John Grisham the Sociologist
EDITORIAL, 11 Jan 2010
#96 | Johan Galtung
In front of me are about half of Grisham’s 22 books, each about 450 pp, brick sized bestsellers, fed to passengers boarding airports all over the world. Thus, exiting from Delhi recently no book by or about Gandhi was in sight (business manuals, yes), but Grisham. So I am negative, maybe envious (oh yes, some?).
Not at all. I am a fan. That he is a superb storyteller of books in command of the reader–meals, sleep, anything–is part of the deal if you submit to one. Submit, and enjoy.
But there is more to it. As they used to say about a Norwegian-American, Torstein Veblen: if he did not write so well and was so entertaining, he would have come through as a major economist. But his style was not tight-lipped and constipated. Nor indeed was-is Gore Vidal of whom they say that if he did not–and so on–he would have been recognized as one of the best historians of those more or less United States; not of, but in America. So I add for Grisham that if he did not–and so on–he would be recognized as a leading sociologist of those same USA.

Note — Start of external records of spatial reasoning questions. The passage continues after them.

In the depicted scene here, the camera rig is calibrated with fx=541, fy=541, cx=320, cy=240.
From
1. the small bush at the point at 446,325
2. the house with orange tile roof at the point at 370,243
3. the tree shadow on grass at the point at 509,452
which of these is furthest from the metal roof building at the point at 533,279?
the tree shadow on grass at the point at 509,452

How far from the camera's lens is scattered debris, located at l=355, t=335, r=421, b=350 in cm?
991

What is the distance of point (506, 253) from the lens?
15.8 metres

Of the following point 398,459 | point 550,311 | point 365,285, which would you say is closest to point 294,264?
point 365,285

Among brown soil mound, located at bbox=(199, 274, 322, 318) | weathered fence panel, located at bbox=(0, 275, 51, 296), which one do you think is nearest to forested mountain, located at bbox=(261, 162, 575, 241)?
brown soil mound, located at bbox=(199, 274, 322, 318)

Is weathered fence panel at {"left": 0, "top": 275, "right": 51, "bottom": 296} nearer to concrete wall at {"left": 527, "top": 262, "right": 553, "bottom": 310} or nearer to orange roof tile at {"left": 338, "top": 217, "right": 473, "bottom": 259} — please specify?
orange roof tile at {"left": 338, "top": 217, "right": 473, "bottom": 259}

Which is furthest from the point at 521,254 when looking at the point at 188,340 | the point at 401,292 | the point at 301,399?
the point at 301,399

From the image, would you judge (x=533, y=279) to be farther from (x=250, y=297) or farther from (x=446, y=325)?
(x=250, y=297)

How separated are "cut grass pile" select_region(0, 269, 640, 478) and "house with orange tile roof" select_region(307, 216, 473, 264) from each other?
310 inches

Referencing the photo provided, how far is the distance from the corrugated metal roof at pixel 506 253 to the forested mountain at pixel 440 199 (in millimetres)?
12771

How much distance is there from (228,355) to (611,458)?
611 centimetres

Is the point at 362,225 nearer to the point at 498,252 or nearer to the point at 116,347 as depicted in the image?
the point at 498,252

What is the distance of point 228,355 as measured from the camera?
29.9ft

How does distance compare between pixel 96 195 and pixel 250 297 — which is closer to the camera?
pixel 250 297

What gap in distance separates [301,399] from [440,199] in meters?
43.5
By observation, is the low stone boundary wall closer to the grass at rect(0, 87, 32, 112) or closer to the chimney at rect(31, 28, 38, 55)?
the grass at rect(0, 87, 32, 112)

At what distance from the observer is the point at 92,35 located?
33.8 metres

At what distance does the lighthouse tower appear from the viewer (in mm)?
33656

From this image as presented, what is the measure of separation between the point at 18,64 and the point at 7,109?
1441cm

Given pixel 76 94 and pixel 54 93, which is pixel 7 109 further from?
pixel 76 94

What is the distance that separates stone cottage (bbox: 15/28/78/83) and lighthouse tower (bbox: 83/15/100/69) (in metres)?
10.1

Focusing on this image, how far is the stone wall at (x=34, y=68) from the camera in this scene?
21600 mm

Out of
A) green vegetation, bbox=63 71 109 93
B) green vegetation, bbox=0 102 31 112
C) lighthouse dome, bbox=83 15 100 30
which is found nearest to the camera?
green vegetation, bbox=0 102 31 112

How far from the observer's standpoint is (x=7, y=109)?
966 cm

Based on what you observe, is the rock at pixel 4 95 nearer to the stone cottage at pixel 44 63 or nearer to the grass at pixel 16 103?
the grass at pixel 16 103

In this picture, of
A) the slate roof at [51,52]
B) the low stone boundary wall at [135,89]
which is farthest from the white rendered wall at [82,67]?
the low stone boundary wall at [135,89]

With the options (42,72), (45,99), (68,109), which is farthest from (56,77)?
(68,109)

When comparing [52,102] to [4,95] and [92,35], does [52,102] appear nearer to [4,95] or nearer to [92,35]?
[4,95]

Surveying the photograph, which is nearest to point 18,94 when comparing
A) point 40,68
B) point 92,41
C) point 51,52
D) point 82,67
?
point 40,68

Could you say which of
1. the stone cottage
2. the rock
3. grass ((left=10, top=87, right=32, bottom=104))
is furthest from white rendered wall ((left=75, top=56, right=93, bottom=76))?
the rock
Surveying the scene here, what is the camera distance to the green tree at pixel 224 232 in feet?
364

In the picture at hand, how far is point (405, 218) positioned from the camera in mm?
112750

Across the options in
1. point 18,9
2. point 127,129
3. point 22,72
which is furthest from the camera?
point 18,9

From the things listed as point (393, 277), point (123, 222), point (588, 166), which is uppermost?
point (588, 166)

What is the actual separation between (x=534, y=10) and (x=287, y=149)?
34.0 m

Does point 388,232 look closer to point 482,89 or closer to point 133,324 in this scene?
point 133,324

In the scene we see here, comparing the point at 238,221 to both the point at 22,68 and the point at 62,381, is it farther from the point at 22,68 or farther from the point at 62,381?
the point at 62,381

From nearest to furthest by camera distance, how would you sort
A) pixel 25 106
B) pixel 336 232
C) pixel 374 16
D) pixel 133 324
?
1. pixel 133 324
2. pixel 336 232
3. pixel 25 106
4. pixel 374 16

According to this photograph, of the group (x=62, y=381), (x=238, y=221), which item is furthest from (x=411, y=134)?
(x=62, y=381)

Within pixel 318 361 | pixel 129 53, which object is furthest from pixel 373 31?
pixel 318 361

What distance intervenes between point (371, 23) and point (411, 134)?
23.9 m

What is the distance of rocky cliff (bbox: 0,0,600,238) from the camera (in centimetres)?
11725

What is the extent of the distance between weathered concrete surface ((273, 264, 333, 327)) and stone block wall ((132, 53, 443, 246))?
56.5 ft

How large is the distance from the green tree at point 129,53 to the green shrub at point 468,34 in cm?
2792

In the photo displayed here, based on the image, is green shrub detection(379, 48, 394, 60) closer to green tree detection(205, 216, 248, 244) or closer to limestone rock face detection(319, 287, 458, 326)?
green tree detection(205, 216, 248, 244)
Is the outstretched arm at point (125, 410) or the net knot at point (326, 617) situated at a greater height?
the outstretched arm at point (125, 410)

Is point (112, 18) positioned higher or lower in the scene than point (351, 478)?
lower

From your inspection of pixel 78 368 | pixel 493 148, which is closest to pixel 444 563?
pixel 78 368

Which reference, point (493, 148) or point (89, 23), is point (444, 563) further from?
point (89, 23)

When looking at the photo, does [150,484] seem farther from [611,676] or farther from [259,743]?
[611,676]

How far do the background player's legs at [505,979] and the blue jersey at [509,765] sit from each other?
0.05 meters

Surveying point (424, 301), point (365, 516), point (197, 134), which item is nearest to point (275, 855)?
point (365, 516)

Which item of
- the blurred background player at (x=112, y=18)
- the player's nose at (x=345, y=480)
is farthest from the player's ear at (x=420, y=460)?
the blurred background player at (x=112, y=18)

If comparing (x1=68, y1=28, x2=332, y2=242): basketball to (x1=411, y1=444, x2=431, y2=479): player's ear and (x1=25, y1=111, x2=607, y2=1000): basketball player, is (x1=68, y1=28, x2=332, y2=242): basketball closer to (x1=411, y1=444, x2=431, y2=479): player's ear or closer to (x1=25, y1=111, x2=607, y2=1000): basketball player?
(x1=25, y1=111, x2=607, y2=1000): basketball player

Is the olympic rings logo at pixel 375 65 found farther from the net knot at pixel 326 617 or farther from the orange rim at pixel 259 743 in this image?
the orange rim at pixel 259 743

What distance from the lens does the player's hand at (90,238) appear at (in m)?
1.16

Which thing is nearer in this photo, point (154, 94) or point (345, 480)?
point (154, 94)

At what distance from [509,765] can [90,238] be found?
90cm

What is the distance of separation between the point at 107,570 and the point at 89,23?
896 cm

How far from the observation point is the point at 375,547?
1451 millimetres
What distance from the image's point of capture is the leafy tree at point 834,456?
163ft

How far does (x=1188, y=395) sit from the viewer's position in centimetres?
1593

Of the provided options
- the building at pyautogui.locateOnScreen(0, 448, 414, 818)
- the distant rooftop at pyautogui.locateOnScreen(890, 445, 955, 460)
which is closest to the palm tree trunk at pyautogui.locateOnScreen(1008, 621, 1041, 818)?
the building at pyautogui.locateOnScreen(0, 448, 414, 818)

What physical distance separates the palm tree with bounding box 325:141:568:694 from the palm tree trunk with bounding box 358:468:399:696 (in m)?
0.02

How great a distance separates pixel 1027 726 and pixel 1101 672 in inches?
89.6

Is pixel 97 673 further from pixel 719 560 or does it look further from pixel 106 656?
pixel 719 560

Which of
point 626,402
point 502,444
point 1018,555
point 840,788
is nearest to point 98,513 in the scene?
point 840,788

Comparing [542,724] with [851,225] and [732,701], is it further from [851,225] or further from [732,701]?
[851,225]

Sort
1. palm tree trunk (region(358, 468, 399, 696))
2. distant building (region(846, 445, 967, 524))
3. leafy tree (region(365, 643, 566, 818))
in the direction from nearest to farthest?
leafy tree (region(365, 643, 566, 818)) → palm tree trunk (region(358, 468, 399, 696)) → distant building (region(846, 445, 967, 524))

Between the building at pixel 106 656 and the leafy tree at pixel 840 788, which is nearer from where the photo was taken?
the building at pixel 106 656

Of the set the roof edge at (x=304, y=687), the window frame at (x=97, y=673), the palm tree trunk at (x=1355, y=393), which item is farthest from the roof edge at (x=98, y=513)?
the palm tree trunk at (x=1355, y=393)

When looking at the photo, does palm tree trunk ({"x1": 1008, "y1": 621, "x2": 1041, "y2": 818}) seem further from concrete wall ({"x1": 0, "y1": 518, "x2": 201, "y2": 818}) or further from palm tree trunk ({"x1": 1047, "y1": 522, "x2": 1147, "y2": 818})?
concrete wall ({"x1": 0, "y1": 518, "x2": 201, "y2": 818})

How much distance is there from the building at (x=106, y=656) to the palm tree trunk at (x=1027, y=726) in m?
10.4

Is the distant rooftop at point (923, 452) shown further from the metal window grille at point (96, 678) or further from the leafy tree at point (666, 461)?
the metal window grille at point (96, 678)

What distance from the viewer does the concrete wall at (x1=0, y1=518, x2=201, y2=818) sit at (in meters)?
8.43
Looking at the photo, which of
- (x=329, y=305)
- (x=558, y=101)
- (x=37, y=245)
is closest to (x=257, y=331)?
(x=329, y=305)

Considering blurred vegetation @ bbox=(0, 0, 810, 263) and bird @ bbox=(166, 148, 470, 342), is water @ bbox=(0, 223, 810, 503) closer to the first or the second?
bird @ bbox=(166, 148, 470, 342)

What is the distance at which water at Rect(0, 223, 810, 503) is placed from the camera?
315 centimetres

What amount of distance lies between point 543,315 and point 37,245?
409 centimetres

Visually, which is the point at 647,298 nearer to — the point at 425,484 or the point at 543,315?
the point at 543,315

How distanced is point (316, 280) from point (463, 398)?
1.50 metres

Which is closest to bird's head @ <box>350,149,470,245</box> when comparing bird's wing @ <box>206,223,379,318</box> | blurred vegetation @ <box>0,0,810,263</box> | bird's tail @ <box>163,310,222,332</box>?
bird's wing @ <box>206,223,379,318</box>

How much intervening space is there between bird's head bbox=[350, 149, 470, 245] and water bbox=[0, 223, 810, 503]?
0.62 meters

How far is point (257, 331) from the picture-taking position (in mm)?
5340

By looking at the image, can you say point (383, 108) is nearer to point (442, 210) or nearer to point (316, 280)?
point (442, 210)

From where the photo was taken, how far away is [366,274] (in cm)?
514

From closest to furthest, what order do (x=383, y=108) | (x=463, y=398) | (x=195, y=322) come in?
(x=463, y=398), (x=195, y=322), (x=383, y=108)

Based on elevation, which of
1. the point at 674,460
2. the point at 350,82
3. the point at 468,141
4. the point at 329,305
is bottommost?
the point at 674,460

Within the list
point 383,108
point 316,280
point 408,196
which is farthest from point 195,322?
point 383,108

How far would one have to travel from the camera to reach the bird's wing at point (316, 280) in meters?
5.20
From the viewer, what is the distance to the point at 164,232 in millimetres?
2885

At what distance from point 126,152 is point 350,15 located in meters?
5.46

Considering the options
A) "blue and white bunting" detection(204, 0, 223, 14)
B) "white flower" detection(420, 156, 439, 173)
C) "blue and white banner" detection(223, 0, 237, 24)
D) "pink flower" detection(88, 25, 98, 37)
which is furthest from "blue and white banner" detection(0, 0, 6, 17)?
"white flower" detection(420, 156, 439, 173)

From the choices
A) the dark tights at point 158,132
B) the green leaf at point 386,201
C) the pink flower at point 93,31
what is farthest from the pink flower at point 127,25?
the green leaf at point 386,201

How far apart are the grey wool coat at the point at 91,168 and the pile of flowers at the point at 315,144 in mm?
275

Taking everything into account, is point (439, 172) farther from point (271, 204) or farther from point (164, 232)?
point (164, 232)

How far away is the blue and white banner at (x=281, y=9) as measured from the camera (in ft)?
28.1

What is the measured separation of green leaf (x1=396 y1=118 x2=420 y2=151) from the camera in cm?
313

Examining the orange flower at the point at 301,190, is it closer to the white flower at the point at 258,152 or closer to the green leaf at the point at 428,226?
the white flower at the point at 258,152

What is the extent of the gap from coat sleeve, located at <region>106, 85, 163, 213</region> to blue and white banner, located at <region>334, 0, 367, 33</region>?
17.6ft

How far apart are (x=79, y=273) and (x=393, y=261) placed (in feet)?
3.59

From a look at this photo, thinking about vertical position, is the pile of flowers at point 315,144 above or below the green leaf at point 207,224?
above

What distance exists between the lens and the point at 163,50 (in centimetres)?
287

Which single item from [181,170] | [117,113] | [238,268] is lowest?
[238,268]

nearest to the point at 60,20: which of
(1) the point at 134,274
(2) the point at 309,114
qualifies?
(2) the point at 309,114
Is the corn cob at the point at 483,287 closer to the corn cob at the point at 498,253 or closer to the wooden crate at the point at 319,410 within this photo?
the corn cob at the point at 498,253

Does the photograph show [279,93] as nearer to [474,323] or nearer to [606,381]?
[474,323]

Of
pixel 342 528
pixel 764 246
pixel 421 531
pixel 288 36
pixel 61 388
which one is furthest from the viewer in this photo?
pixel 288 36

Thanks God, inshallah, ojala: they all wrote and write the way they did. Grisham presents sociology in a liquid form that flows more easily than the less digestable professional stuff.
To justify this some content of some books must be shared, but before that some reflections on the subject matter, lo social, the “social thing” to paraphrase Durkheim into recent American. The subject matter is not individuals, that is for psychology. Nor is it how individuals relate, that is for social psychology. Nor is it just the actor, the role, the social mask of the individual, like a judge, a senator. But that comes close. The subject matter is actors interacting. It is relational, structural. Nets, not knots (Panikkar).
That takes care of an objection to Grisham: he never digs deeply into the personality of his numerous dramatis personae. He is not a Philip Roth, his compatriot, who does exactly that, wonderfully, and probably will earn a Nobel Prize in literature. Like the peace prize also very Western. The West is about the rise and depth and fall of the individual, the prize is for deep psychology. Maybe a reason why Ibsen did not get one, maybe he revealed more about the logic of the interplay in bourgeois society than about the depth of his many personalities?
Grisham presents us with social types and their interplay, and, deliberate or not, that is where his genius is located. They come alive as persons, but the X-ray photo is not of any one of them but of their interplay, in conflict and cooperation.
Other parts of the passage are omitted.